*TEXT EXCERPT*
┄┄┄┄┄┄┄┄┄┄

Prayers for Peace: Egypt's Deadliest Terror Attack

The death toll as of Saturday, November 25th for what officials are now referring to as Egypt’s deadliest terror attack in modern history has risen to 305, 27 of them being children. Another 128 people are wounded from the horrors that unfolded midday on Friday, November 24th, just as Friday prayers were concluding in the al-Rawdah mosque. Between 25 and 30 armed men arrived at the mosque wearing military fatigues and were armed with automatic machine guns and explosives. After one of the explosives was detonated outside of the mosque, worshippers were fired upon by the gunmen as they tried to flee. The attackers then entered the building, posting themselves in front of the mosque door and its twelve windows and firing upon the worshippers. Outside, they had lit seven cars on fire to block off access to the mosque by military or emergency responders. “No one got out of the mosque,” a witness at a nearby hospital said when interviewed by CNN.

┄┄┄┄┄┄┄┄┄┄

*STUDY MATERIAL*
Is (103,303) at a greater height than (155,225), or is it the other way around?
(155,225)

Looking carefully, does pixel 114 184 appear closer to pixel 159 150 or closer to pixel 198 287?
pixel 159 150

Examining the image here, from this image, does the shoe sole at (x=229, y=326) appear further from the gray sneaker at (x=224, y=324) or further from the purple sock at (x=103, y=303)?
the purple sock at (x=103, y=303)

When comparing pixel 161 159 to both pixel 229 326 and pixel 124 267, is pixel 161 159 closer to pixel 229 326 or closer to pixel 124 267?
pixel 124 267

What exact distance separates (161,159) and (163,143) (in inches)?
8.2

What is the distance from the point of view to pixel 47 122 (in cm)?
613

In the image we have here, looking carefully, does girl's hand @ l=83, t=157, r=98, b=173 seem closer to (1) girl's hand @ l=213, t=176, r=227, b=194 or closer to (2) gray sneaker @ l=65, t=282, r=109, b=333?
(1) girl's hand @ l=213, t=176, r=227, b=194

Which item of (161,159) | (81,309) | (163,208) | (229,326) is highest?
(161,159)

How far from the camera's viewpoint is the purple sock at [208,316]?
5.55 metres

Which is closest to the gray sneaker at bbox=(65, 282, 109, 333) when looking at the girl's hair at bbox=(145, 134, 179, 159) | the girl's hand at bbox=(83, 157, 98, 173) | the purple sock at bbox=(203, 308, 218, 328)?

┄┄┄┄┄┄┄┄┄┄

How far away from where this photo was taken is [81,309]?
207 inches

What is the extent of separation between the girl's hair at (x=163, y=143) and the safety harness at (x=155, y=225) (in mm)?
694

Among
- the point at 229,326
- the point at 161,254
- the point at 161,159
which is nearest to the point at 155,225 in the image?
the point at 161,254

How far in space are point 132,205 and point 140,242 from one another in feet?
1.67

┄┄┄┄┄┄┄┄┄┄

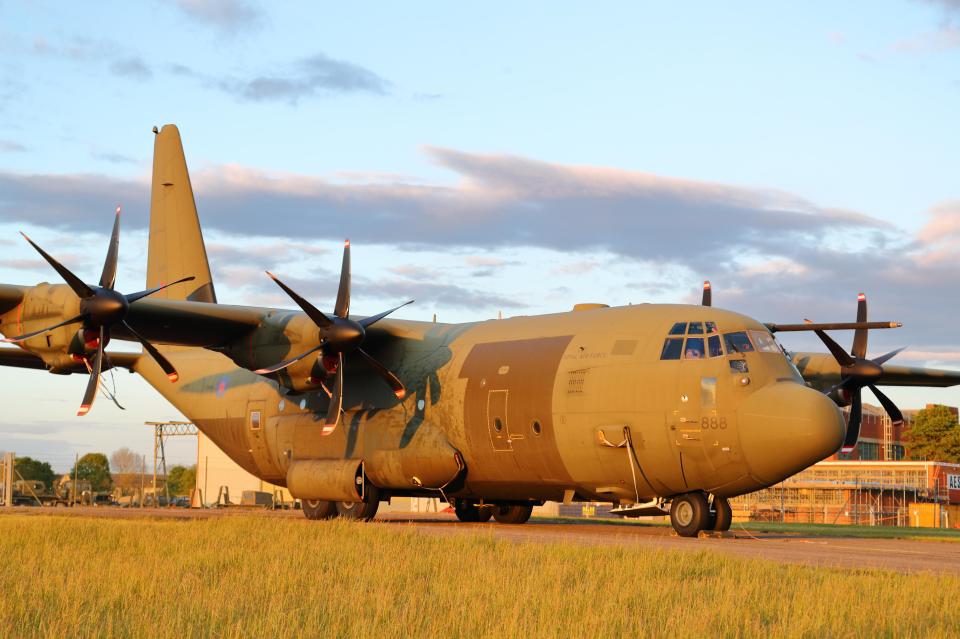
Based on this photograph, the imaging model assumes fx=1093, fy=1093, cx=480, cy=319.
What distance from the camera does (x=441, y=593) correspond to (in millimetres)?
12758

┄┄┄┄┄┄┄┄┄┄

*TASK TO COMPLETE*
Pick up the report on the al-Rawdah mosque attack right after its last sentence and keep writing. The material has no connection to the report on the al-Rawdah mosque attack.

*RESPONSE TO THE TASK*
When they were finally able to reach the wounded, emergency services were overwhelmed. The scene inside the mosque was gruesome, as bloodied victims lay in rows awaiting medical help. Over fifty ambulances went back and forth, carrying victims from the mosque to hospitals to receive aid. Some wounded were even taken to the hospital in the back of a local cattle truck. Many other local residents took it upon themselves to aid the relief efforts by purchasing medicine and instruments from pharmacies and taking them to the hospitals to use. Victims of the attack included not only Sufi worshippers, but construction workers, military conscripts, and many other innocent civilian groups as well.

Al-Rawdah, the Sufi-affiliated mosque where the attack took place, stands in Bir al-Abed, a town 130 miles (211 kilometers) from the capital of Cairo. The predominantly Sufi town had been largely peaceful up until this point, despite recent threats from the Islamic State (IS). While no group has claimed responsibility for the attack, the IS had been responsible for previous deadly attacks on the province, and at least one of the attackers that entered the mosque was said to be seen carrying an IS flag. The Islamic State also maintains a foothold north of the Sinai Peninsula where Bir al-Abed is located and continues to inspire local extremist groups, often called jihadists, who see violent struggle as necessary in their mission to purify their religion and restore God’s rule on earth. Sufism is a mystical form of Islam often the victim to these jihadist groups, who consider this particular branch of Islam to be a group of heretics that must be eradicated in order to defend the community against infidels.

President Abdel Fattah el-Sisi, the sixth president of Egypt, responded to the attack with brute force, sending out Egyptian warplanes for an airstrike on the fleeing off-road vehicles and various other terrorist outposts nearby - only hours after the attack occurred. The airstrikes destroyed the vehicles and killed the terrorists inside that were responsible for these heinous acts.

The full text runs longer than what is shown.